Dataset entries

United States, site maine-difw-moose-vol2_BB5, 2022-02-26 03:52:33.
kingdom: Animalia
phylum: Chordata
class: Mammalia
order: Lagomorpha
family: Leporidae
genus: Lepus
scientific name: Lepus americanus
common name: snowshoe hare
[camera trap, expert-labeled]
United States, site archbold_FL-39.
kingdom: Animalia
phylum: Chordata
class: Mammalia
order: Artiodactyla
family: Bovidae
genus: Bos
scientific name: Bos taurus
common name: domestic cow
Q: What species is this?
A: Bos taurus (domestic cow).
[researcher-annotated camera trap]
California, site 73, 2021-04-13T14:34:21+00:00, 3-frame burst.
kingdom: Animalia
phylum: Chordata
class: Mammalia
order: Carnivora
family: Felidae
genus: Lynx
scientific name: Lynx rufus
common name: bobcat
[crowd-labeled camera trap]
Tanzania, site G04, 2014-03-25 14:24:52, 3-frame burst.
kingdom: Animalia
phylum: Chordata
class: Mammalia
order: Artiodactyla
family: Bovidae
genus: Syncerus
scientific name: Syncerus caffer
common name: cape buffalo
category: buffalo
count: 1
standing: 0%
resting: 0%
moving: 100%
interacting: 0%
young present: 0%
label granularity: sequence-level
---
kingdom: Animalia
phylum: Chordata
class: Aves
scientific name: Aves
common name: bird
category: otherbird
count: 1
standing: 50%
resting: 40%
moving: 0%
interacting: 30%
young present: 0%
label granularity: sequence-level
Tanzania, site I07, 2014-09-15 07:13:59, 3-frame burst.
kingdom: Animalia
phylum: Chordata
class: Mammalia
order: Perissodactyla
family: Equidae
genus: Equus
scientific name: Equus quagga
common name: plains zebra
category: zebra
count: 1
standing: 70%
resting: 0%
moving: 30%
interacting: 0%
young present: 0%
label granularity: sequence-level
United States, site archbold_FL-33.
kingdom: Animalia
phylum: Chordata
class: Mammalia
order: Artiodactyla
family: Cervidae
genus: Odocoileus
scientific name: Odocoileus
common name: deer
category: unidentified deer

• TASK DIRECTIONS
Pull every line containing "burst" from the entries above and copy it.

• WRITTEN RESPONSE
California, site 73, 2021-04-13T14:34:21+00:00, 3-frame burst.
Tanzania, site G04, 2014-03-25 14:24:52, 3-frame burst.
Tanzania, site I07, 2014-09-15 07:13:59, 3-frame burst.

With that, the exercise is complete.